[Records of spatial reasoning questions]
## begin

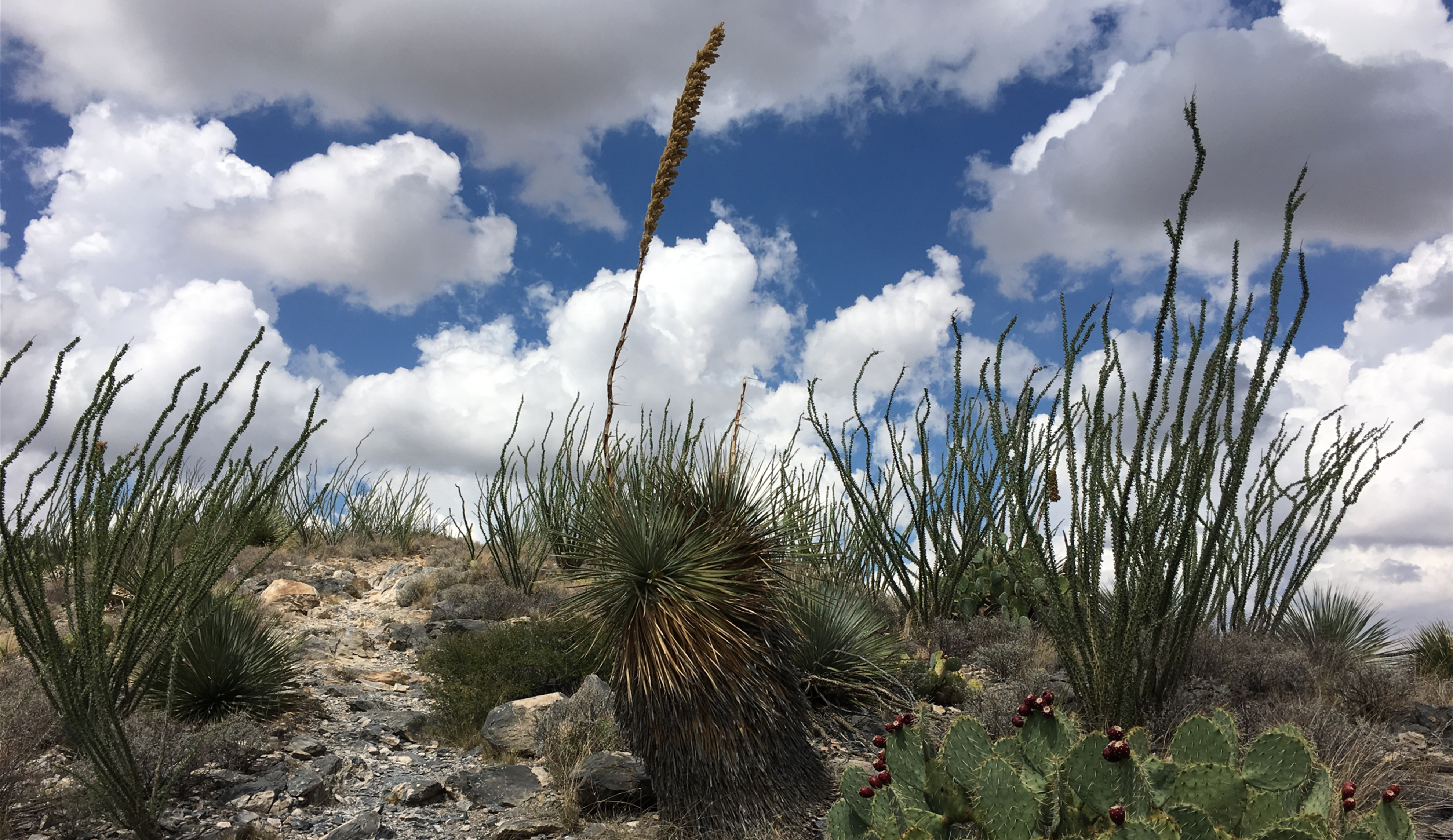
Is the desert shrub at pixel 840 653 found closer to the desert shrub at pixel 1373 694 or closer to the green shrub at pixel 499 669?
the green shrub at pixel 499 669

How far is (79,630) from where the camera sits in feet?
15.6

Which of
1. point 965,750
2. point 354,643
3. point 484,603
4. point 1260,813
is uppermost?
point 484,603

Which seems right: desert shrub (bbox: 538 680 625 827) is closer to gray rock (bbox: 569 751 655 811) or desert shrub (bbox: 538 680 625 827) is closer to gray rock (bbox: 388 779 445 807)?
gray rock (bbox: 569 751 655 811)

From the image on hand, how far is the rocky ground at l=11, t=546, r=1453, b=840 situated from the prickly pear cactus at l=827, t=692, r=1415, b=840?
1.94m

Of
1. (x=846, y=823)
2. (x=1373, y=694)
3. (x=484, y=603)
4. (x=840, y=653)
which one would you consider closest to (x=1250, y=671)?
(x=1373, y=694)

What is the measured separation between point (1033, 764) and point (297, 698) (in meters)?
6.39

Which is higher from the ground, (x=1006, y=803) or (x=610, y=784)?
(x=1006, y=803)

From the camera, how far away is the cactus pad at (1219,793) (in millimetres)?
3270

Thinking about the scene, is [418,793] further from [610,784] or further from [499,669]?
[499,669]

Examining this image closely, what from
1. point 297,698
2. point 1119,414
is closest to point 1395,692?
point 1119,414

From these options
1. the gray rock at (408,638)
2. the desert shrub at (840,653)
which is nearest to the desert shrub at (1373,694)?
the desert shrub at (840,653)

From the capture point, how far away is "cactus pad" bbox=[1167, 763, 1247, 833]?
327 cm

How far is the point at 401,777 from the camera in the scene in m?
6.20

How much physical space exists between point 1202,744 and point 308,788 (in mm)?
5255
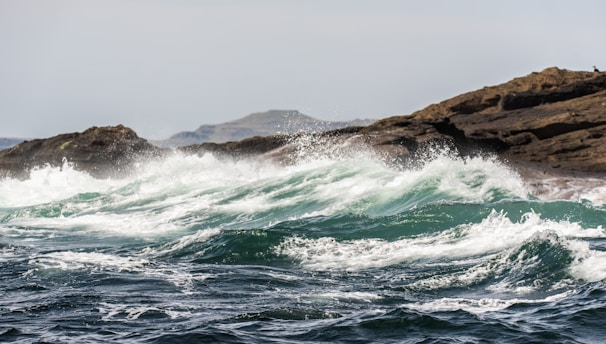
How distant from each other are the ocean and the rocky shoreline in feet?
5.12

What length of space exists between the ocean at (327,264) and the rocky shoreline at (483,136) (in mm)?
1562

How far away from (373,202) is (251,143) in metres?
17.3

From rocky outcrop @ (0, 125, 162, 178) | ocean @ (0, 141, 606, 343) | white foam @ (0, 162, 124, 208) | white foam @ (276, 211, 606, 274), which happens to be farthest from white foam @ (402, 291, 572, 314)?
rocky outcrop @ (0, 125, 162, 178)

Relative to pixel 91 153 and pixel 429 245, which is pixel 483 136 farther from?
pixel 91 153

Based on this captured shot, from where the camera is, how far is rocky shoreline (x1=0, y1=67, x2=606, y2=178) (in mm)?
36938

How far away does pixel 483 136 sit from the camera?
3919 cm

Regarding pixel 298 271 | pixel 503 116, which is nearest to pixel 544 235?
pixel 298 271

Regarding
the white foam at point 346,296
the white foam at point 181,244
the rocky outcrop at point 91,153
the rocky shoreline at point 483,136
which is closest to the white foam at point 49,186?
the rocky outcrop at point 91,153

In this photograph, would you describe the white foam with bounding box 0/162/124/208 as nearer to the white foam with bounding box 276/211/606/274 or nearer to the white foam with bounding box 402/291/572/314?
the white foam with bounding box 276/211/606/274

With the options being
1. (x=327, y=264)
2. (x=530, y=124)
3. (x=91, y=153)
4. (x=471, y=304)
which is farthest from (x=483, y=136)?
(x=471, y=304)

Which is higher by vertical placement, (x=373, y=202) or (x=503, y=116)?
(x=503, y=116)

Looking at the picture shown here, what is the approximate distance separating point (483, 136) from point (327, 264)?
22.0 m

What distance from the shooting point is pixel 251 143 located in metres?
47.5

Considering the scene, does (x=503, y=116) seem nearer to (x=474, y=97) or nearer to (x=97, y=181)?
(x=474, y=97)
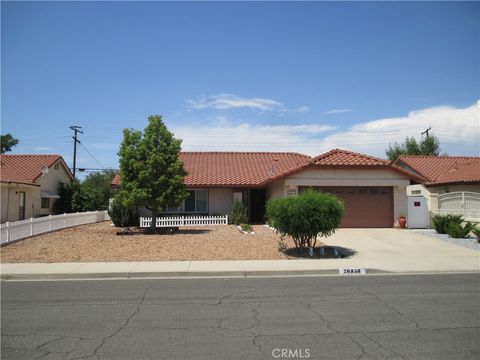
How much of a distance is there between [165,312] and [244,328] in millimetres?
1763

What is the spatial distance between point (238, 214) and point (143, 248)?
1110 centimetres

## end

### Exercise requirements
Rewrite the entire listing with every "camera" changed to "viewer" and nothing else altered. Omit the pictures from your version.

### Correct answer
Is the desert shrub at pixel 840 653 found closer to the desert shrub at pixel 1373 694 or closer to the green shrub at pixel 499 669?
the green shrub at pixel 499 669

How far is (79,630) from where the viewer sits in feet?
15.6

Which of
1. point 965,750
2. point 354,643
3. point 484,603
4. point 1260,813
is uppermost?
point 484,603

Which seems right: desert shrub (bbox: 538 680 625 827) is closer to gray rock (bbox: 569 751 655 811) or desert shrub (bbox: 538 680 625 827) is closer to gray rock (bbox: 388 779 445 807)?
gray rock (bbox: 569 751 655 811)

From the image on hand, how far is the rocky ground at l=11, t=546, r=1453, b=840 situated from the prickly pear cactus at l=827, t=692, r=1415, b=840?
1.94m

Of
1. (x=846, y=823)
2. (x=1373, y=694)
3. (x=484, y=603)
4. (x=840, y=653)
which one would you consider closest to (x=1250, y=671)?
(x=1373, y=694)

What is the measured separation between point (1033, 764) and point (297, 698) (in meters)?
6.39

Which is higher from the ground, (x=1006, y=803) or (x=610, y=784)?
(x=1006, y=803)

From the viewer, how far away is the cactus pad at (1219,793) (in millimetres)?
3270

Thinking about the scene, is [418,793] further from [610,784] or further from [499,669]?
[499,669]

Examining this image closely, what from
1. point 297,698
2. point 1119,414
is closest to point 1395,692?
point 1119,414

From these options
1. the gray rock at (408,638)
2. the desert shrub at (840,653)
which is nearest to the desert shrub at (1373,694)?
the desert shrub at (840,653)

From the capture point, how far away is "cactus pad" bbox=[1167, 763, 1247, 833]?
327 cm

How far is the point at 401,777 from the viewer in the scene in m?
6.20

How much physical space exists between point 1202,744 and point 308,788 (in mm)?
5255
How distant from each other are the ocean and the rocky shoreline in feet?
5.12

What length of space exists between the ocean at (327,264) and the rocky shoreline at (483,136) (in mm)?
1562

How far away from (373,202) is (251,143) in metres?
17.3

From rocky outcrop @ (0, 125, 162, 178) | ocean @ (0, 141, 606, 343) | white foam @ (0, 162, 124, 208) | white foam @ (276, 211, 606, 274), which happens to be farthest from white foam @ (402, 291, 572, 314)?
rocky outcrop @ (0, 125, 162, 178)

Relative to pixel 91 153 and pixel 429 245, which is pixel 483 136 farther from?
pixel 91 153

Based on this captured shot, from where the viewer is, how far is rocky shoreline (x1=0, y1=67, x2=606, y2=178) (in mm)?
36938

How far away does pixel 483 136 sit from the viewer?
3919 cm

Regarding pixel 298 271 | pixel 503 116, which is nearest to pixel 544 235?
pixel 298 271

Regarding
the white foam at point 346,296
the white foam at point 181,244
the rocky outcrop at point 91,153
the rocky shoreline at point 483,136
which is closest to the white foam at point 49,186?
the rocky outcrop at point 91,153

In this photograph, would you describe the white foam with bounding box 0/162/124/208 as nearer to the white foam with bounding box 276/211/606/274 or nearer to the white foam with bounding box 402/291/572/314?
the white foam with bounding box 276/211/606/274

With the options being
1. (x=327, y=264)
2. (x=530, y=124)
3. (x=91, y=153)
4. (x=471, y=304)
which is farthest from (x=483, y=136)?
(x=471, y=304)

Which is higher by vertical placement, (x=373, y=202) or (x=503, y=116)?
(x=503, y=116)

Looking at the picture shown here, what is the approximate distance separating point (483, 136) from point (327, 264)?
22.0 m

What distance from the shooting point is pixel 251 143 located in metres?
47.5

Considering the scene, does (x=503, y=116) seem nearer to (x=474, y=97) or nearer to (x=97, y=181)?
(x=474, y=97)
How much of a distance is there between [165,312] and [244,328] in millimetres?
1763

What is the spatial distance between point (238, 214) and point (143, 248)?
1110 centimetres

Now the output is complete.